Time parted its’ gossamer veils and this one lifted from East 18th Street, though he was not exactly where he had been, at either time. And Pete was gone: from everywhere, forever.

“But it’s Spring,” he whispered, respecting the neighborhood’s need for quiet if not darkness. “You can’t be gone now, there are redheads waiting to be hunted. In the woods. In the dark.”

He swore he could hear a chuckle within the sounds of the neighborhood. Just like he would hear that rumble in a crowd of people, in the sound of machinery, and sometimes, for real, on the radio. The baritone which was solid bedrock: all menace and longing and deep dark atmosphere. Shades in a spectrum only visible to a few, shadows which stretched across space and time.

Josh took out his keys and spent a few moments breathing in that cold night. But whatever he had sensed had moved on, if he believed in such a thing, which he wasn’t entirely sure he did. If anyone could find a way to loom just as large after death…

“Here we go again,” Pete had said as they walked back into the club. “What d’ya think?”

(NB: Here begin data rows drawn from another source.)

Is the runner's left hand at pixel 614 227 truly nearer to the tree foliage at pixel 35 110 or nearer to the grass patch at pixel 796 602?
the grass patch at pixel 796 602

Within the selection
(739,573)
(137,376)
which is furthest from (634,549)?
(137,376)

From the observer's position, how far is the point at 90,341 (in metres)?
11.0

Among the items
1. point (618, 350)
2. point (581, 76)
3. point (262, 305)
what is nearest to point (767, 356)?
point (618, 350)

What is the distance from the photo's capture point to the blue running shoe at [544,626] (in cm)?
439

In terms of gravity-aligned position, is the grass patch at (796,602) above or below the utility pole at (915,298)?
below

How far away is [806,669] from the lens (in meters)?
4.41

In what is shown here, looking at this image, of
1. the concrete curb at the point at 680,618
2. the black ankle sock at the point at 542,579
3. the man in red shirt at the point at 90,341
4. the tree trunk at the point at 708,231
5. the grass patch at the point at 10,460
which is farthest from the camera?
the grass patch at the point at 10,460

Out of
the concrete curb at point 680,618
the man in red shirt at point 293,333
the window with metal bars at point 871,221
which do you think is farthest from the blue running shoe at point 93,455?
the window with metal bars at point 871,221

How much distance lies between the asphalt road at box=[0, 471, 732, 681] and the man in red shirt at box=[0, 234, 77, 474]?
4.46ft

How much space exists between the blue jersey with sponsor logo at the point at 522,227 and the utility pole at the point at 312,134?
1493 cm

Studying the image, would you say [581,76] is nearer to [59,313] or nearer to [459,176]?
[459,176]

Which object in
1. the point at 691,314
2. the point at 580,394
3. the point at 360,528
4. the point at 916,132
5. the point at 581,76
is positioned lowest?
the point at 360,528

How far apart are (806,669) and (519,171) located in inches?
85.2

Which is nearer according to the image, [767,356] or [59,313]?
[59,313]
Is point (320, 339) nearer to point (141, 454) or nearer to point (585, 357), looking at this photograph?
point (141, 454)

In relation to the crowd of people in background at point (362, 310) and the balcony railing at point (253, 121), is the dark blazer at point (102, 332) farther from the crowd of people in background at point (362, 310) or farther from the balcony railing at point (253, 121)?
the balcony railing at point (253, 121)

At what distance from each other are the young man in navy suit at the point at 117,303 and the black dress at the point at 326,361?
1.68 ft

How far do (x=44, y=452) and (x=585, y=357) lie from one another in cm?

“I think we’re gonna suck, probably, but it won’t matter.”

“Hey, we gotta be good at something, right?”

They smirked at each other, and Josh smirked to himself as he unlocked the door of the place where everyone and everything he loved resided. And the absence followed him inside, a not entirely unwelcome guest.

It was Spring, but it was cold. A night in which all things, even those intangible, sought shelter.